■ **Brief**:
If you tally the rows below, how many contain the string "camera"? Reply with the number alone.

■ **Records shown**:

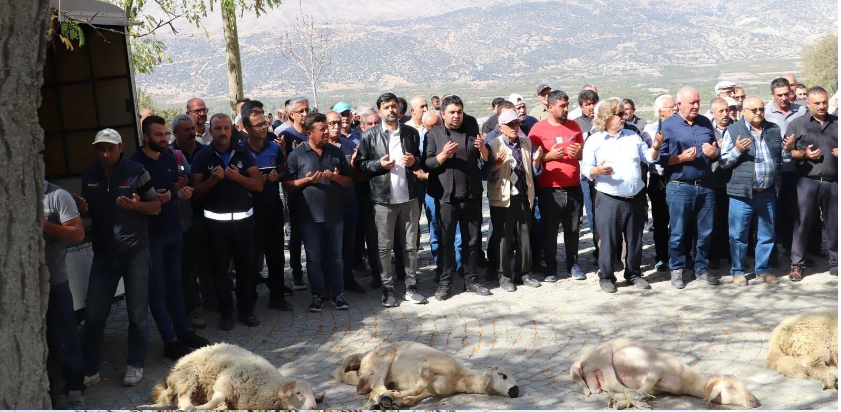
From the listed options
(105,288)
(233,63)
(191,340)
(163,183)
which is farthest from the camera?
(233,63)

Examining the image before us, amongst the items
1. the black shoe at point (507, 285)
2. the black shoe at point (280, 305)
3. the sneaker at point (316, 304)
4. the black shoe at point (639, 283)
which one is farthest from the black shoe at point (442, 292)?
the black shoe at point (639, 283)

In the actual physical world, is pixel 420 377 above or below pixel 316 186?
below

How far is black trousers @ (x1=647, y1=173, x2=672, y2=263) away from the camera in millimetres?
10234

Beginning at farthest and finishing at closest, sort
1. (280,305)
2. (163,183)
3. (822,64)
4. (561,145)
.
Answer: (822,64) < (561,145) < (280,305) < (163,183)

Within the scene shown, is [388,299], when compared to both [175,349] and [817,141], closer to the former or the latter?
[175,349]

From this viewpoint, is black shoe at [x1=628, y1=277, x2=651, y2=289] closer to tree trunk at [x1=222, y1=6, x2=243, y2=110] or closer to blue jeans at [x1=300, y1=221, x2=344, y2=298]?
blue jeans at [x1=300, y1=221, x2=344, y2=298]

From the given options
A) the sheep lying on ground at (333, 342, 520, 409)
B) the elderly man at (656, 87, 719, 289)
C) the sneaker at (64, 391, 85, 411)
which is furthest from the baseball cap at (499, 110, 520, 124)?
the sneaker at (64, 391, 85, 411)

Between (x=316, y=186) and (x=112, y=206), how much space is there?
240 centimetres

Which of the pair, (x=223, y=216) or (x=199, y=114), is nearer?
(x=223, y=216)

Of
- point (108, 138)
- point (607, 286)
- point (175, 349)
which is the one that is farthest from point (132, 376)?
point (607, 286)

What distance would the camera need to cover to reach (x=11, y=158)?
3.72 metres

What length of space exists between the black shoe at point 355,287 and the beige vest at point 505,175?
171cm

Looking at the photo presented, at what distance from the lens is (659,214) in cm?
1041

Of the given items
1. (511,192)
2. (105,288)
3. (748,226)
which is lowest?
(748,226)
---
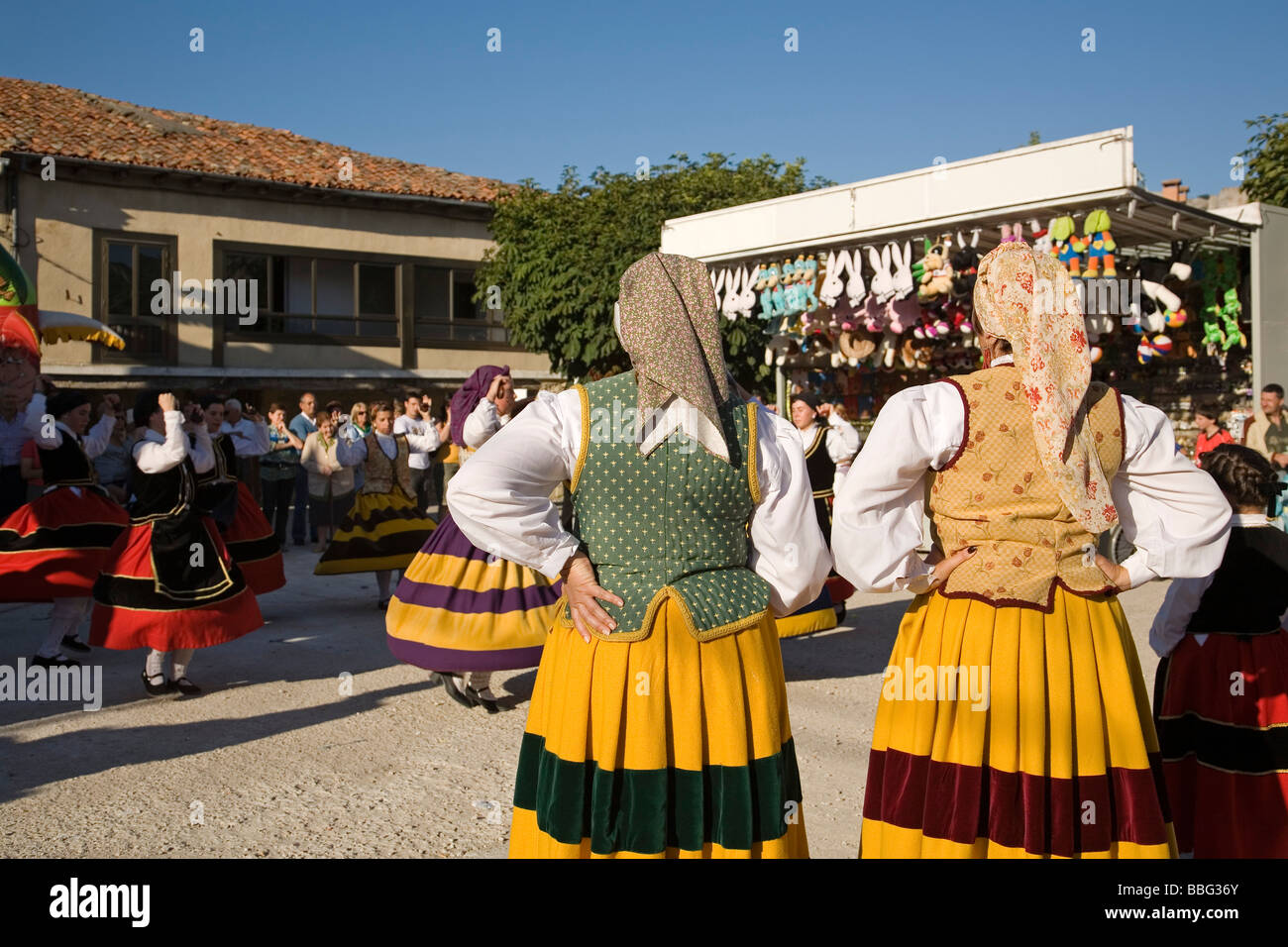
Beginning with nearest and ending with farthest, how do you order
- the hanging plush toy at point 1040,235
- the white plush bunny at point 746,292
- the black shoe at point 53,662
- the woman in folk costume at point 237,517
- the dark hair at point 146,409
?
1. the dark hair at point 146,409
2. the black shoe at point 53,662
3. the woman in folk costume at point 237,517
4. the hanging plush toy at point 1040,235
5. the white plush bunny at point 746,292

■ **Expected output**:
3